**Data records**
....................

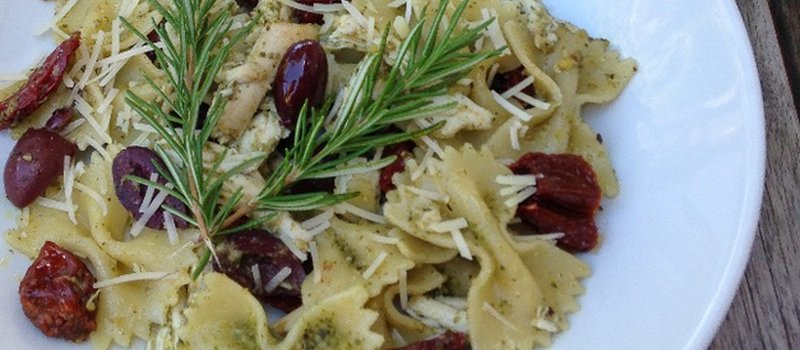 Cold Pesto Pasta with Chicken and Sun-dried Tomato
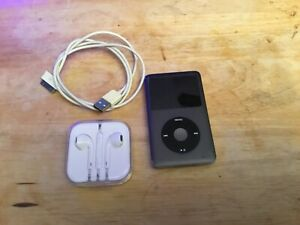 Apple-iPod-Classic-7th-Generation-Black-160GB-MC297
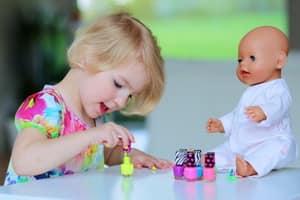 Какой выбрать лак для детей грызущих ногти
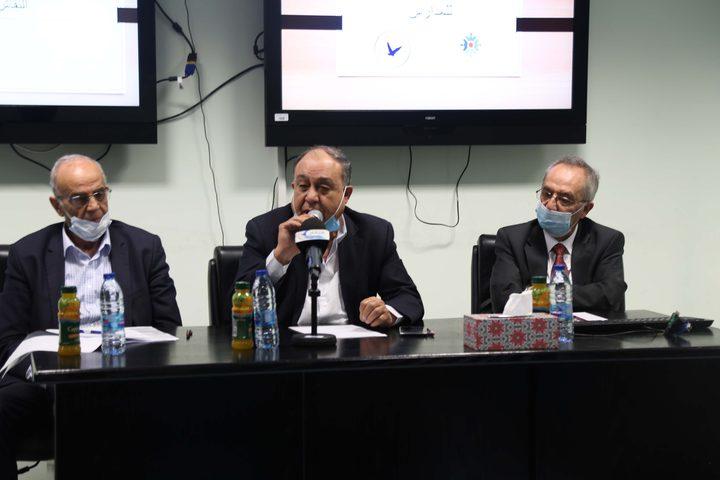 """جامعة النجاح ومركز الإعلام يطلقان حملة """"عودة آمنة للمدارس""""."""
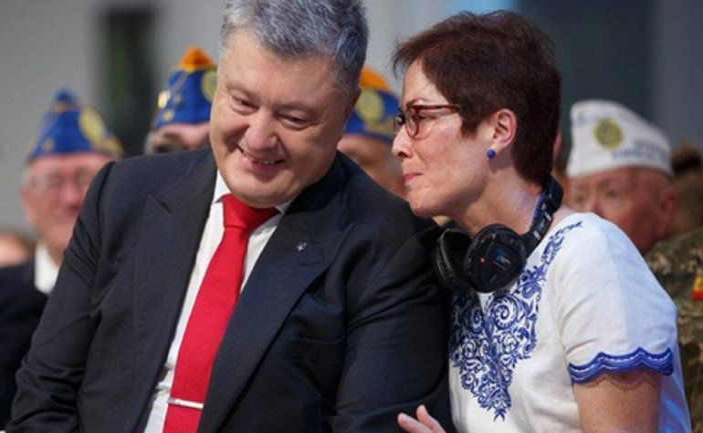 """Порошенко поддержал Йованович после скандала со """"списком"""" - фото 1"""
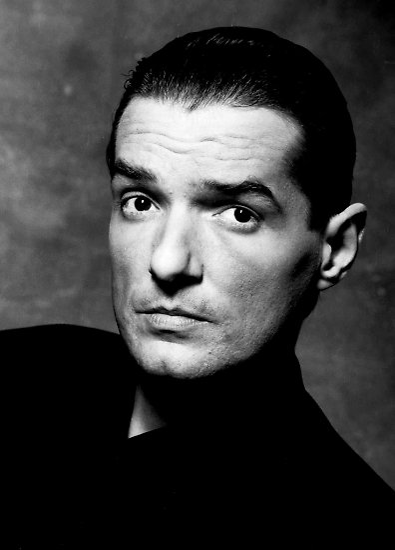 """""""Er war Superstar. Er war populär. Er war so exaltiert, because er hatte Flair ..."""" sang Falco in """"Rock me Amadeus"""" und es war, als ob er sich selbst damit beschrieb."""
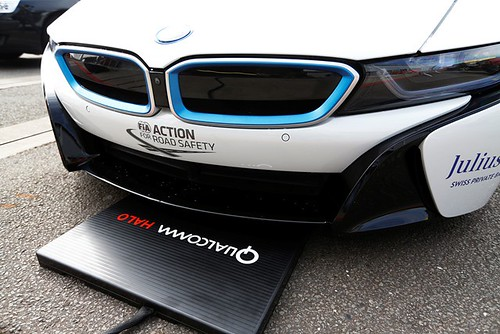 FIA Formula E Test Day, Donington Park, UK..Tuesday 25 August 2015..Qualcomm Halo wireless charging demo.Photo: Sam Bloxham/FIA Formula E/LAT.ref: Digital Image _SBL0952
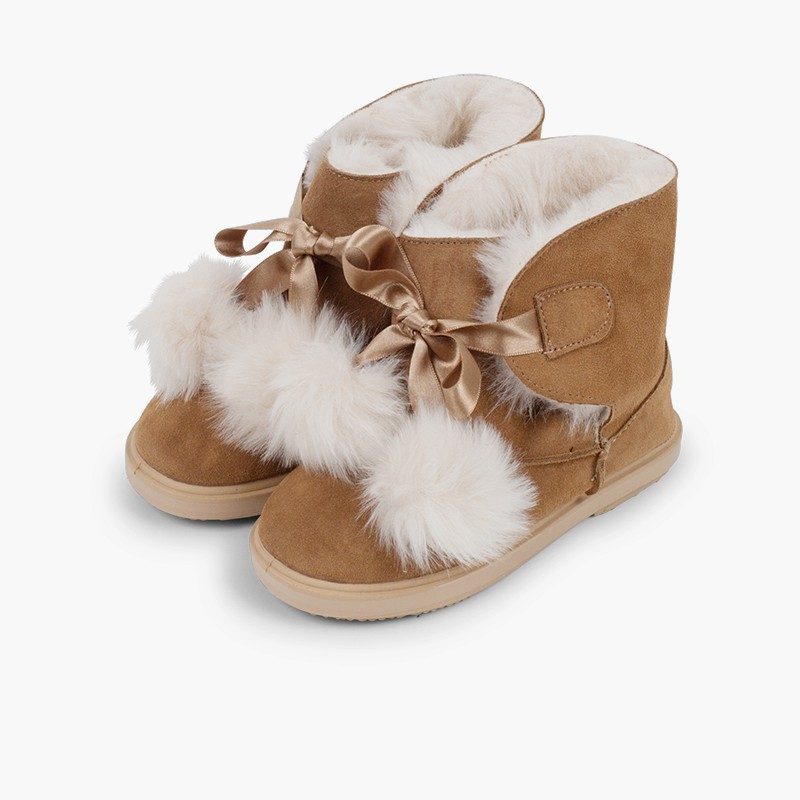 Eskimo girl boots with pompoms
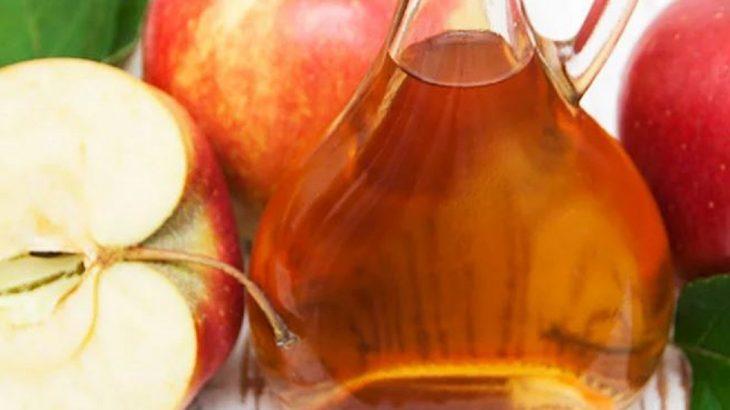 vinagre de manzana en el rostro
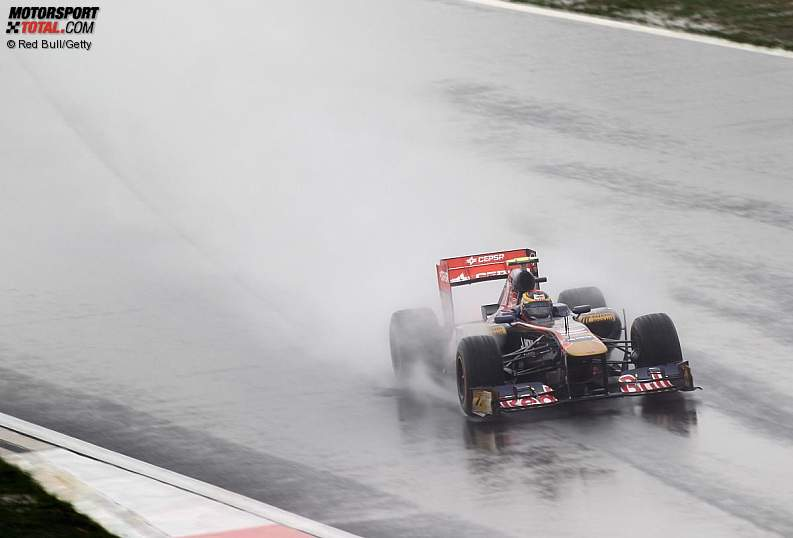 -Formula 1 - Season 2011 - z1318591592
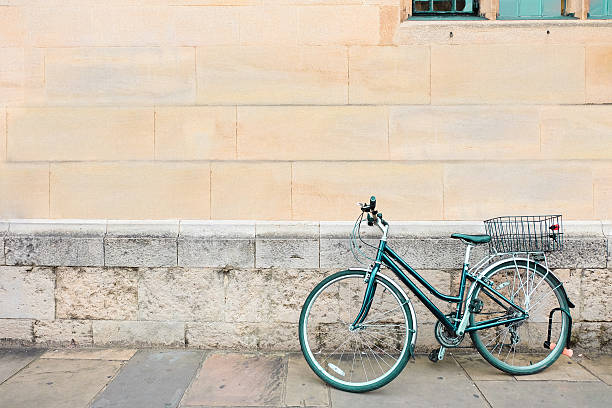 bicycle parked old brick grunge wall vintage hipster urban lifestyle. - foto de stock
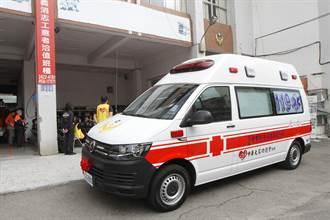 老伴過世貧困翁無助問救護車多少錢 逼哭護理師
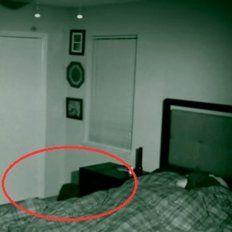 Filmaron su cuarto de noche y vieron algo aterrador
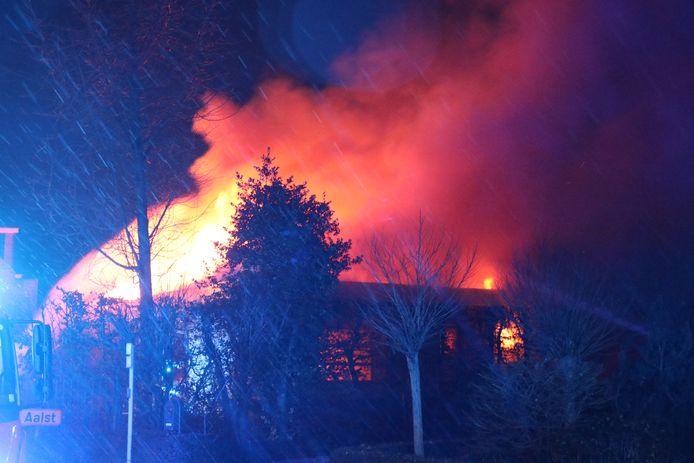 De woning moest volledig afgebroken worden om de brand te kunnen blussen.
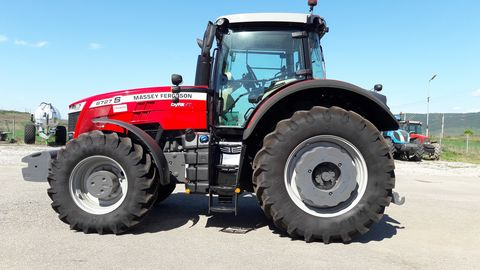 Massey Ferguson 8727S DynaVT Efficient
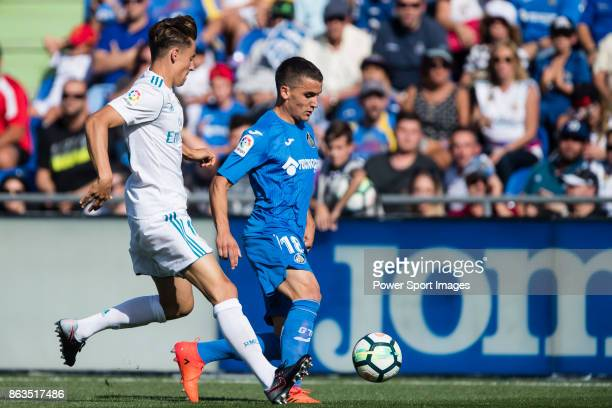 Mauro Wilney Arambarri Rosa of Getafe CF fights for the ball with Marcos Llorente of Real Madrid during the La Liga 201718 match between Getafe CF...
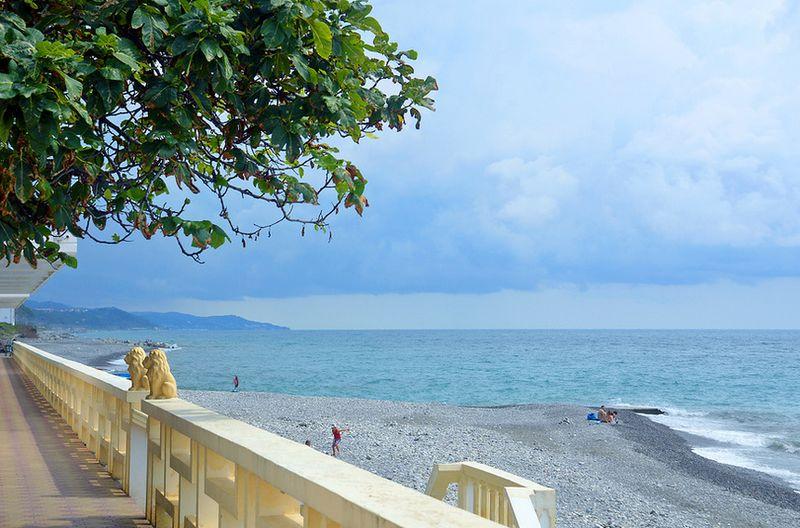 Центральный пляж мкр. Лазаревского «Лазурный», отзывы посетителей, советы отдыхающих, фото, инфраструктура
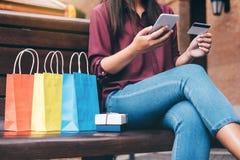 Verbraucherschutzbewegung, Einkaufen, Lebensstilkonzept, junge Frau, die Ne sitzt lizenzfreie stockfotografie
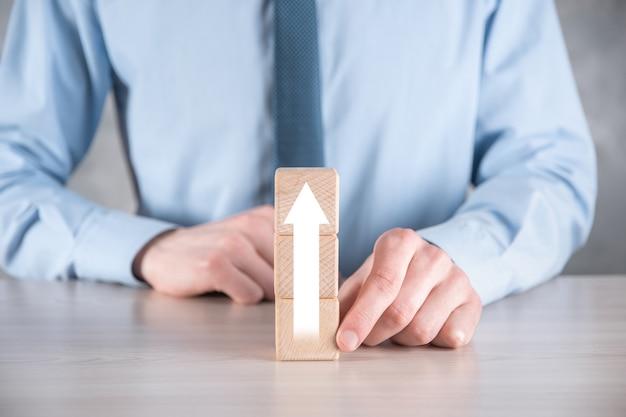 Sviluppo aziendale per il successo e il concetto di crescita crescente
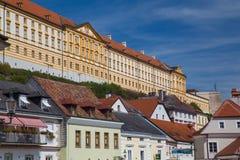 Abtei und Straßen Melk in Melk Österreich Stockfotografie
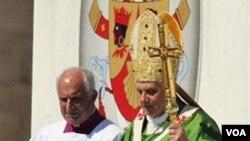 Paus Benediktus tiba di lokasi misa udara terbuka di Palermo, Sisilia, pada hari Minggu.
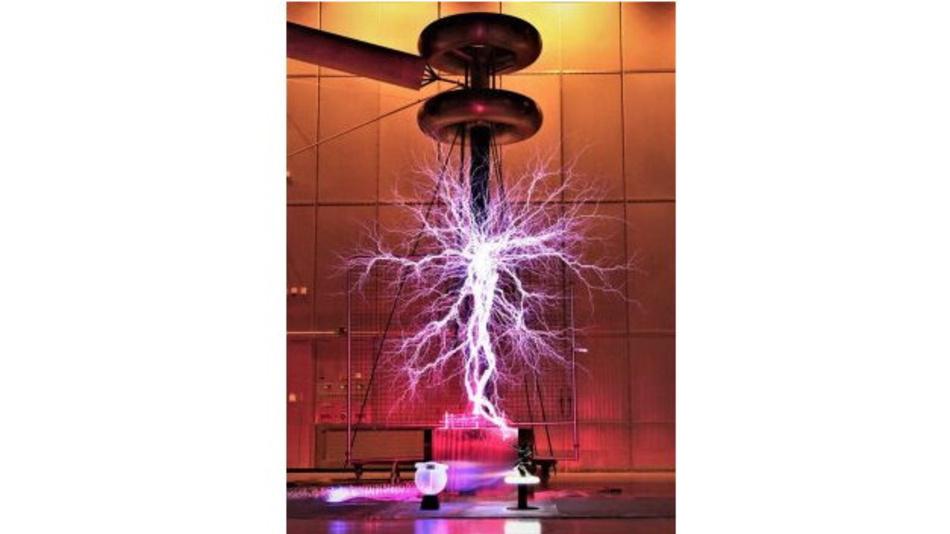 Hübsch anzusehen ist der Tesla Transformator im Hochvolt Labor der ETH Zürich
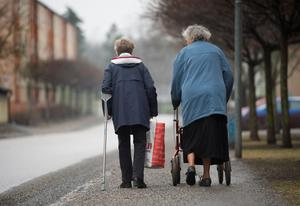 För fattigpensionärer (många kvinnor) är situationen särskilt allvarlig, men faktum är att stora grupper tvingas konstatera att pensionen är mindre än hälften av slutlönen vid 65 år.Foto: Fredrik Sandberg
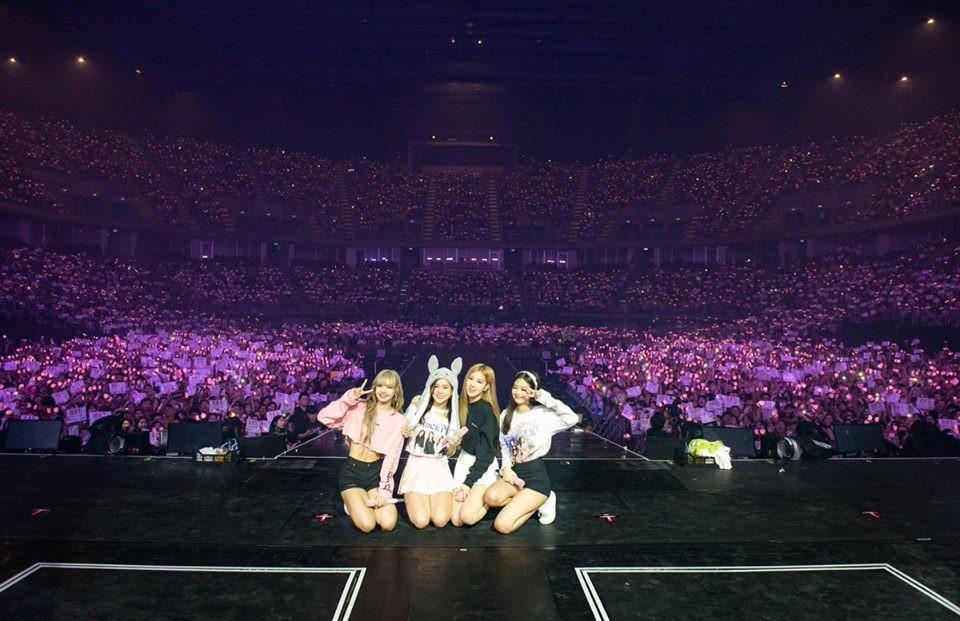 Dàn sao Thái khủng đến ủng hộ em gái quốc tế Lisa tại concert Black Pink, nhưng bố mẹ của cô mới là tâm điểm - Ảnh 20.
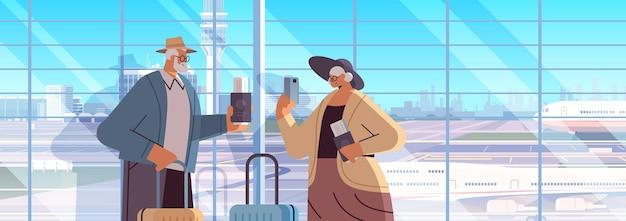 Bejaarde echtpaar van toeristen grootouders met bagage paspoorten en tickets klaar om aan boord te gaan op luchthaven vakantie reizen concept horizontale portret vectorillustratie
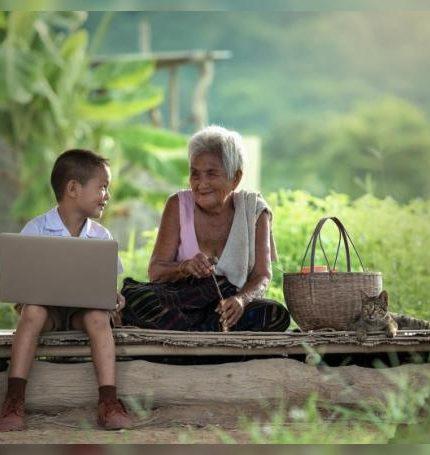 Fotografía cedida hoy por Mastercard que muestra a una anciana campesina mientras sonríe junto a su nieto. EFE/Mastercard /SOLO USO EDITORIAL /NO VENTAS
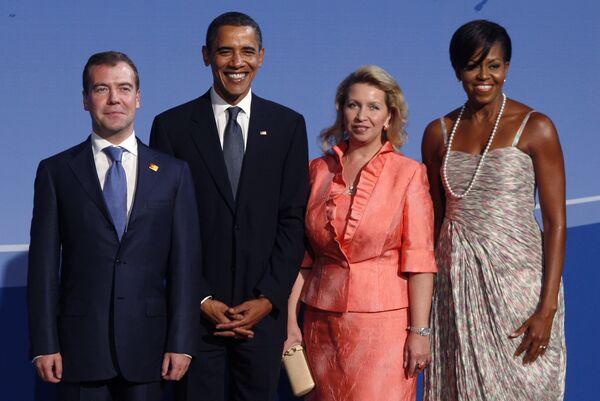 Президент РФ Дмитрий Медведев с супругой Светланой и президент США Барак Обама с супругой Мишель
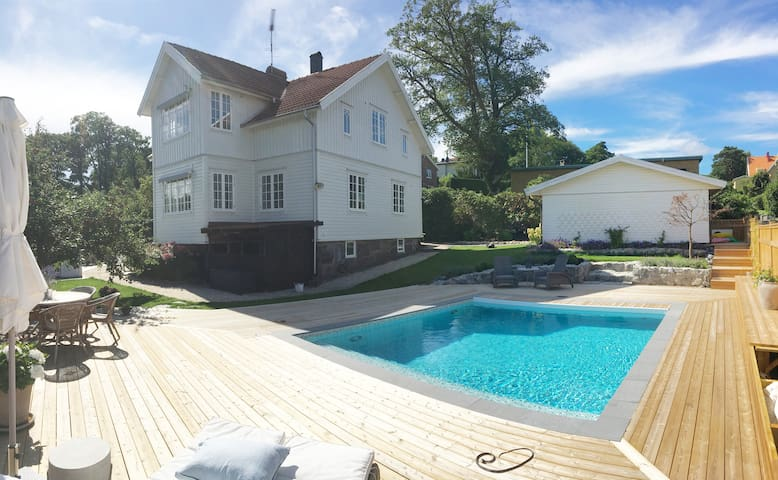 Charming pool villa with secluded garden in Hovås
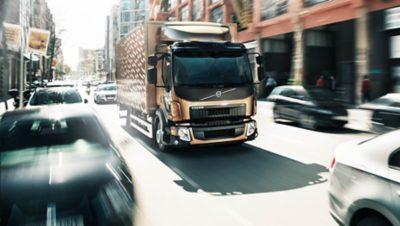 O Volvo FL leva-o por ruas estreitas da cidade sem qualquer problema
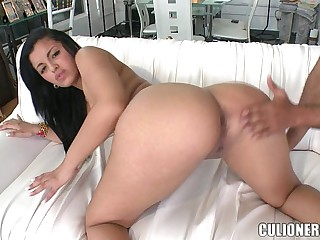 Perfect Colombian Teen with a Big Ass 5 min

....................

**What you have to do**
In your copy of the records, include no pictures; repeat everything else exactly.

**Answer box**
 Cold Pesto Pasta with Chicken and Sun-dried Tomato
 Apple-iPod-Classic-7th-Generation-Black-160GB-MC297
 Какой выбрать лак для детей грызущих ногти
 """جامعة النجاح ومركز الإعلام يطلقان حملة """"عودة آمنة للمدارس""""."""
 """Порошенко поддержал Йованович после скандала со """"списком"""" - фото 1"""
 """""""Er war Superstar. Er war populär. Er war so exaltiert, because er hatte Flair ..."""" sang Falco in """"Rock me Amadeus"""" und es war, als ob er sich selbst damit beschrieb."""
 FIA Formula E Test Day, Donington Park, UK..Tuesday 25 August 2015..Qualcomm Halo wireless charging demo.Photo: Sam Bloxham/FIA Formula E/LAT.ref: Digital Image _SBL0952
 Eskimo girl boots with pompoms
 vinagre de manzana en el rostro
 -Formula 1 - Season 2011 - z1318591592
 bicycle parked old brick grunge wall vintage hipster urban lifestyle. - foto de stock
 老伴過世貧困翁無助問救護車多少錢 逼哭護理師
 Filmaron su cuarto de noche y vieron algo aterrador
 De woning moest volledig afgebroken worden om de brand te kunnen blussen.
 Massey Ferguson 8727S DynaVT Efficient
 Mauro Wilney Arambarri Rosa of Getafe CF fights for the ball with Marcos Llorente of Real Madrid during the La Liga 201718 match between Getafe CF...
 Центральный пляж мкр. Лазаревского «Лазурный», отзывы посетителей, советы отдыхающих, фото, инфраструктура
 Verbraucherschutzbewegung, Einkaufen, Lebensstilkonzept, junge Frau, die Ne sitzt lizenzfreie stockfotografie
 Sviluppo aziendale per il successo e il concetto di crescita crescente
 Abtei und Straßen Melk in Melk Österreich Stockfotografie
 Paus Benediktus tiba di lokasi misa udara terbuka di Palermo, Sisilia, pada hari Minggu.
 Hübsch anzusehen ist der Tesla Transformator im Hochvolt Labor der ETH Zürich
 För fattigpensionärer (många kvinnor) är situationen särskilt allvarlig, men faktum är att stora grupper tvingas konstatera att pensionen är mindre än hälften av slutlönen vid 65 år.Foto: Fredrik Sandberg
 Dàn sao Thái khủng đến ủng hộ em gái quốc tế Lisa tại concert Black Pink, nhưng bố mẹ của cô mới là tâm điểm - Ảnh 20.
 Bejaarde echtpaar van toeristen grootouders met bagage paspoorten en tickets klaar om aan boord te gaan op luchthaven vakantie reizen concept horizontale portret vectorillustratie
 Fotografía cedida hoy por Mastercard que muestra a una anciana campesina mientras sonríe junto a su nieto. EFE/Mastercard /SOLO USO EDITORIAL /NO VENTAS
 Президент РФ Дмитрий Медведев с супругой Светланой и президент США Барак Обама с супругой Мишель
 Charming pool villa with secluded garden in Hovås
 O Volvo FL leva-o por ruas estreitas da cidade sem qualquer problema
 Perfect Colombian Teen with a Big Ass 5 min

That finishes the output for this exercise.